- **Work request**
Your answer should be an exact copy of every record.

Working data Start Marker

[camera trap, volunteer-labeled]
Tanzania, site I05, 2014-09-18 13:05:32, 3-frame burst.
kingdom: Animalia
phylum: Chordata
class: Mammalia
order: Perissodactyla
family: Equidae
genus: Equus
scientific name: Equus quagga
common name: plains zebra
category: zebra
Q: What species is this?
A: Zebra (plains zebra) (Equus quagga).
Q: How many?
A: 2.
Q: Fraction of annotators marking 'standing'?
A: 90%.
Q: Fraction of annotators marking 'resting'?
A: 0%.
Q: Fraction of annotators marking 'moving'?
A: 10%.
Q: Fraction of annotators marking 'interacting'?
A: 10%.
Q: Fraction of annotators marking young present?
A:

Working data End Marker

- **Exercise output**
[camera trap, volunteer-labeled]
Tanzania, site I05, 2014-09-18 13:05:32, 3-frame burst.
kingdom: Animalia
phylum: Chordata
class: Mammalia
order: Perissodactyla
family: Equidae
genus: Equus
scientific name: Equus quagga
common name: plains zebra
category: zebra
Q: What species is this?
A: Zebra (plains zebra) (Equus quagga).
Q: How many?
A: 2.
Q: Fraction of annotators marking 'standing'?
A: 90%.
Q: Fraction of annotators marking 'resting'?
A: 0%.
Q: Fraction of annotators marking 'moving'?
A: 10%.
Q: Fraction of annotators marking 'interacting'?
A: 10%.
Q: Fraction of annotators marking young present?
A:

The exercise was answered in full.